The world's largest maker of quantum computers, Canada's D-Wave Systems Inc., recently announced the Pegasus generation of its quantum computers, featuring 2.5 times the qubits (more than 5,000) than its predecessor, as well as the elimination of a major stumbling block to commercialization by directly connecting each of those qubits to three times as many nearby qubits as its previous generation, the Chimera.
Analysts are predicting that Pegasus will advance quantum applications down the technology lifetime exponential growth curve.
Exemplary applications include Denso Corp.'s automated guided vehicles without collision, T-QARD's factory optimization collaboration with Denso, Volkswagen's intelligent traffic management application, and Los Alamos National Laboratory's recent mathematical breakthrough showing how to use D-Wave's quantum annealing architecture to perform quadratic unconstrained binary optimization in place of supercomputer floating point operations.
"D-Wave's Pegasus opens up new application horizons," said Bob Sorensen, chief analyst for quantum computing at Hyperion Research. "By adding over twice as many qubits and three times as many interconnections, the quantum annealing operations performed by Pegasus can be adapted to many other applications besides optimization; from machine learning to financial portfolio risk-assessment."
"Quantum annealing" describes the hardware architecture used by all D-Wave processors. Quantum annealing sidesteps the need for extensive error correction, a problem that plagues the gate-level implementations of Google, IBM, Microsoft, Rigetti, and Xanadu, limiting them to fewer than 70 qubits. Only Fujitsu has also adopted quantum annealing, albeit in a 1024-bit digital chip that only emulates a quantum computer.
According to Sorensen, D-Wave's Pegasus topology takes it very close to the threshold of commercial growth by virtue of its vastly improved interconnection matrix, in which each qubit is connected to 15 nearby qubits. "Pegasus bridges the gap between quantum computing and real world of applications," said Sorensen.
The previous generation, Chimera quantum computers, only made direct interconnections between a qubit and five adjacent qubits, forcing programmers to "waste" some of its 2,000 qubits per chip as makeshift interconnections. The new arrangement will allow all 5,000 qubits to be used for equation variables, enabling complex real-world problems to be solved, according to Sorensen.

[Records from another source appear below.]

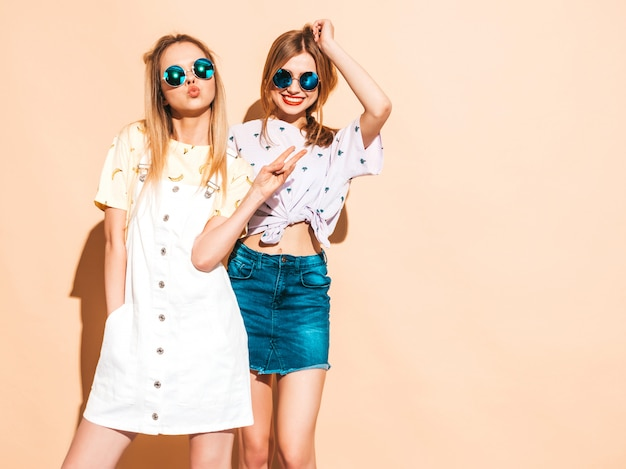 Two young beautiful smiling blond hipster girls in trendy summer colorful t-shirt clothes. Free Photo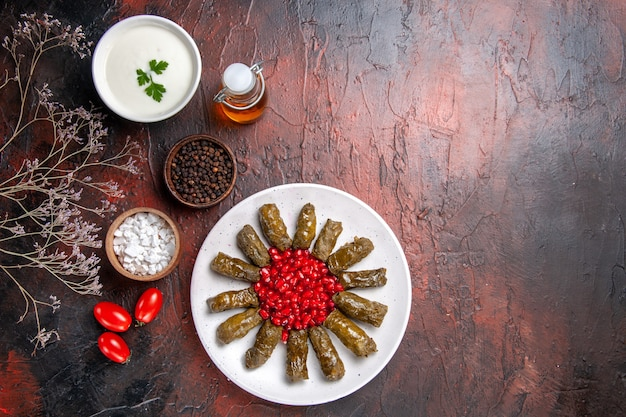 Top view of green leaf dolma with pomegranates on dark surface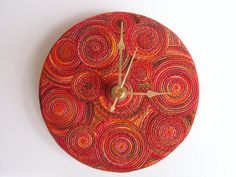 Color Trend 2013 Poppy Red - Recycled Wall Clock, upcycled CD, polymer clay, red brown gold. $39.00, via Etsy.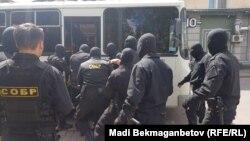 Сотрудники специального отряда полиции быстрого реагирования заталкивают задержанного в автобус. Астана, 23 июня 2018 года.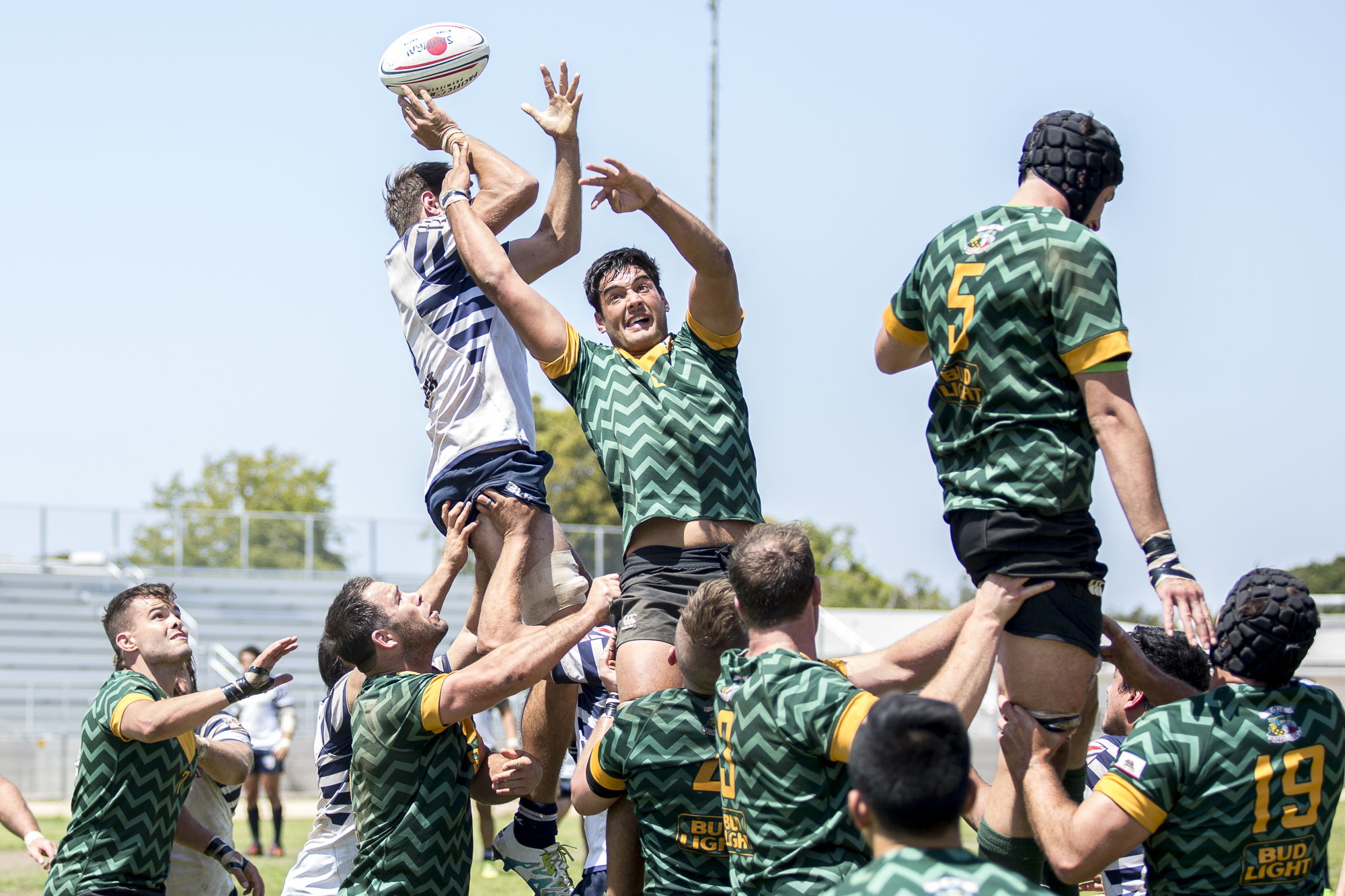Santa Monica Dolphin Rugby forward Chris Allman #6 (center, green) fails to intercept the lineout throw while competing against Old Mission Beach Athletic Club (OMBAC), which was held at Westchester High School in Westchester California on Saturday April 28 2018. The Santa Monica Dolphins would go on to lose the game 7-26 during Saturdays game. (Matthew Martin/Corsair Photo)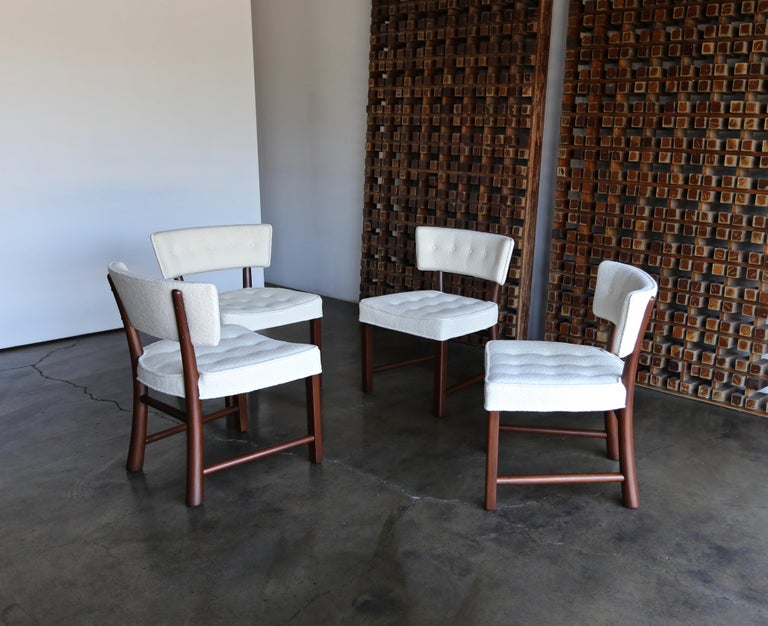 Edward Wormley dining chairs for Dunbar, circa 1957. This set has been professionally restored. Upholstered in holly hunt boucle. The listed price is for the set.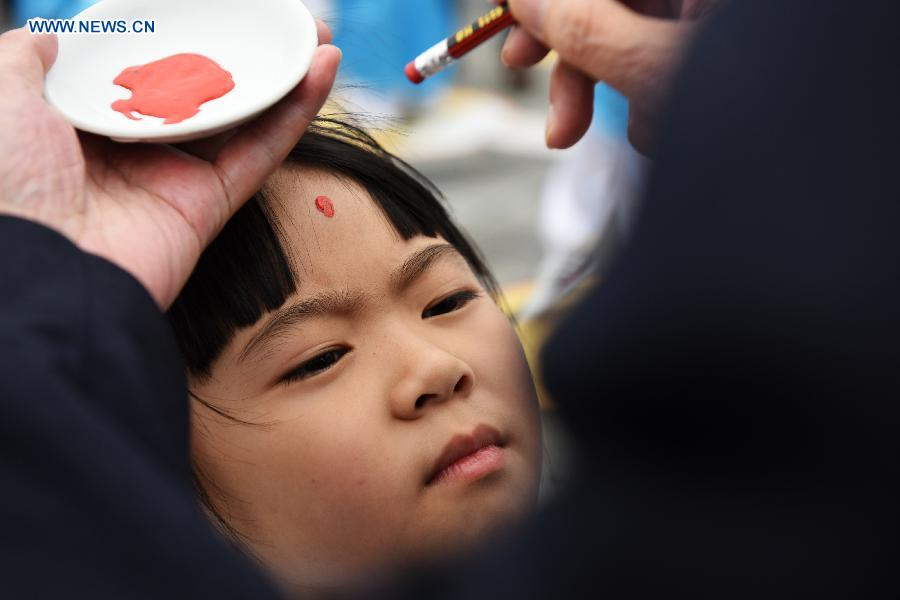 A girl gets a red dot on her forehead (which is called opening the wisdom eye) during a first writing ceremony in Guiyang, capital of southwest China's Guizhou Province, Sept. 28, 2015.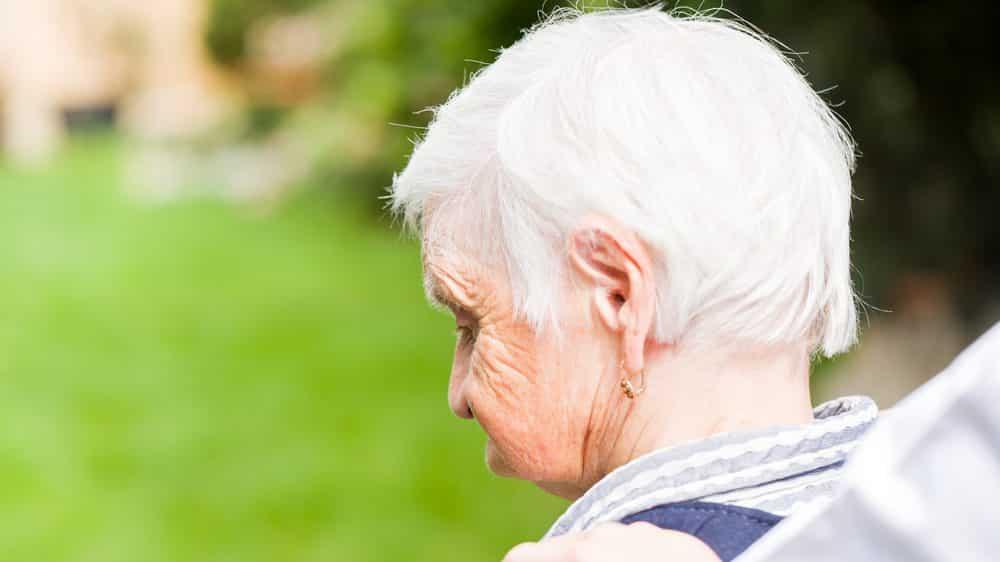 mulher idosa de costas, sentada. incidência de demência vem diminuindo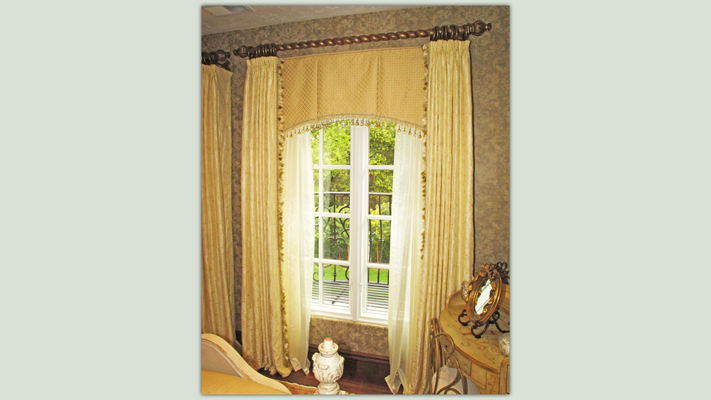 Valances can help solve architectural problems by giving the illusion of a different window size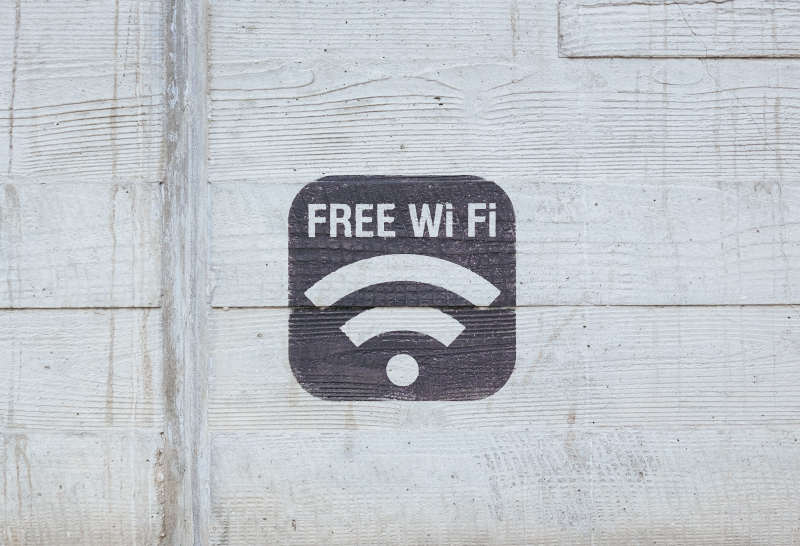 free wi-fi sign painted on wall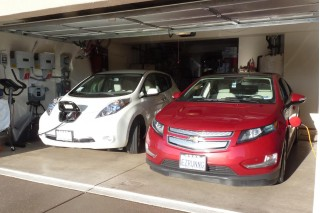 2011 Nissan Leaf and 2011 Chevy Volt, with charging station visible; photo by George Parrott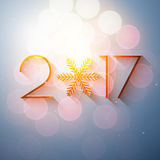 New Year 2017 text design. Vector greeting illustration with golden numbers and snowflake royalty free illustration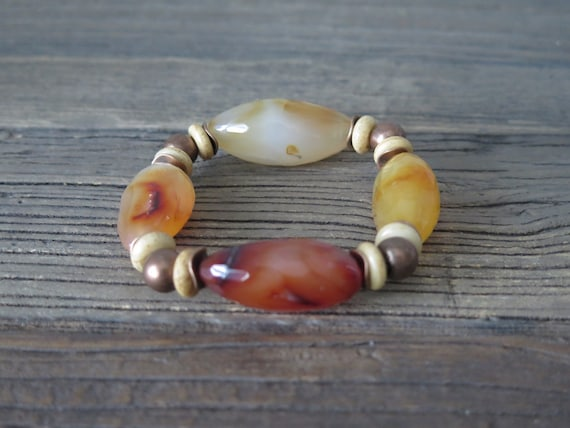 Hand beaded Carnelian bracelet accented with vintage copper and leather findings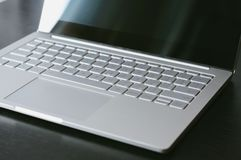 Open laptop with blank screen close-up. On the table Royalty Free Stock Photography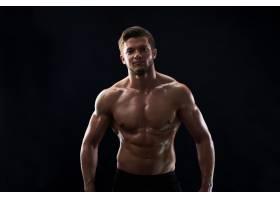 肌肉健美的年轻运动员在黑色背景上赤裸上身_8990588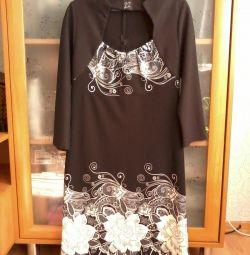 нове плаття, 44-46 р., по спинці блискавка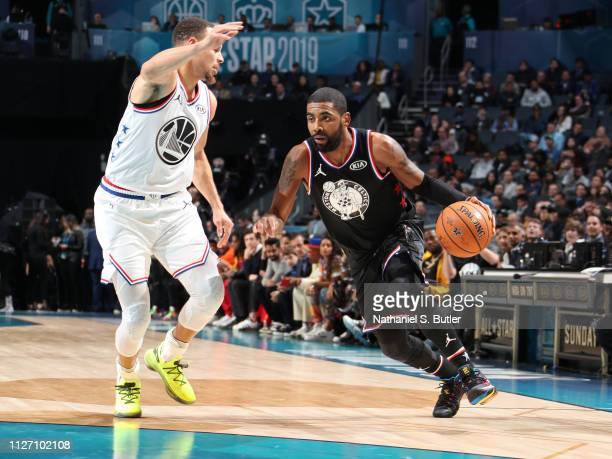Kyrie Irving of Team LeBron handles the ball against Stephen Curry of Team Giannis during the 2019 NBA AllStar Game on February 17 2019 at the...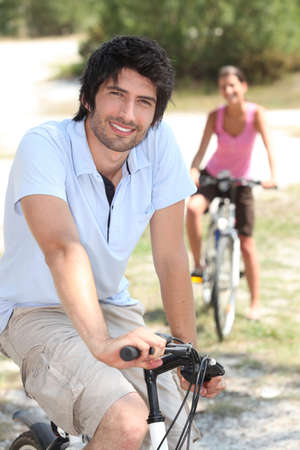 Couple riding bikes in the countryside Stock Photo - 13883775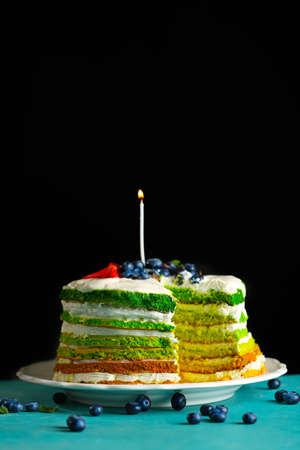 Delicious cake with candle on dark background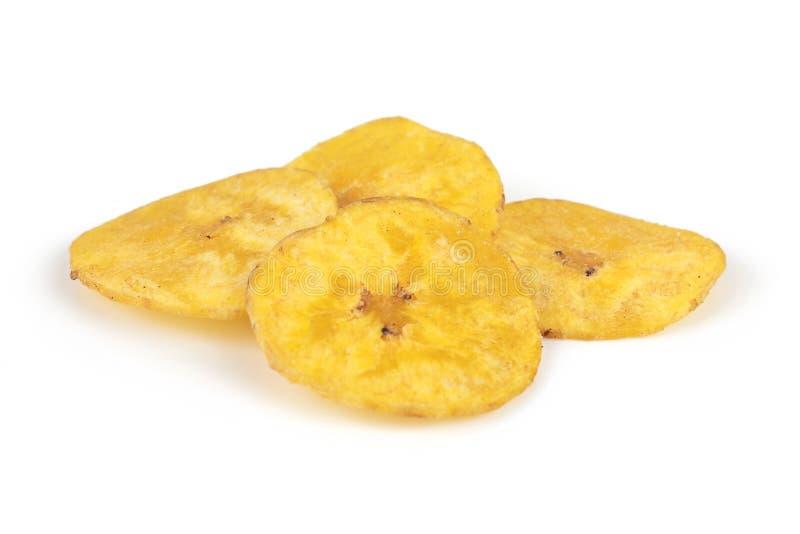 Banana. Several banana chips isolated on white background royalty free stock image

"For logistics applications, such as optimally routing taxis to riders and their destinations, Pegasus can now handle far more taxis than before," said Mark Johnson, vice president of processor design and development of quantum products at D-Wave. "Due to its higher connectivity architecture, equation variables can be represented with far fewer qubits. New applications can be taken closer to a positive return-on-investment [ROI], including route scheduling, financial portfolio optimization, and machine learning."
D-Wave claims that even though its quantum annealing needs no error correction, Pegasus does have improvements in precision that will make a big difference by shortening run times. Quantum annealing works in a manner similar to semiconductor or metallurgical annealing. It's an iterative process, and each iteration of the annealing process yields a more precise result, so greater precision at each step greatly decreases the overall run time for a given level of precision.
"The increased number of qubits and interconnections is interesting, but the big deal is Pegasus' higher precision," said Matthew Brisse, research vice president at Gartner Inc. "There are already over 100 [Chimera] applications on GitHub, but now programmers can accelerate those and their own algorithms by shifting to the new Pegasus topology."
According to Brisse, it will take five years or more before true quantum supremacy (the potential ability of quantum computing devices to solve problems that classical computers cannot) will be demonstrated on not just scientific, but also on everyday commercial applications.
The software development environment created by D-Wave, called Leap, is already educating programmers on how to best make the transition to quantum, without needing to learn the underlying physics. Programmer efforts are also being spurred by D-Wave's Ocean code library with standardized Python and C++ application programmer interfaces (APIs) plus Jupyter Notebooks, which allows interactive changes that instantly update results.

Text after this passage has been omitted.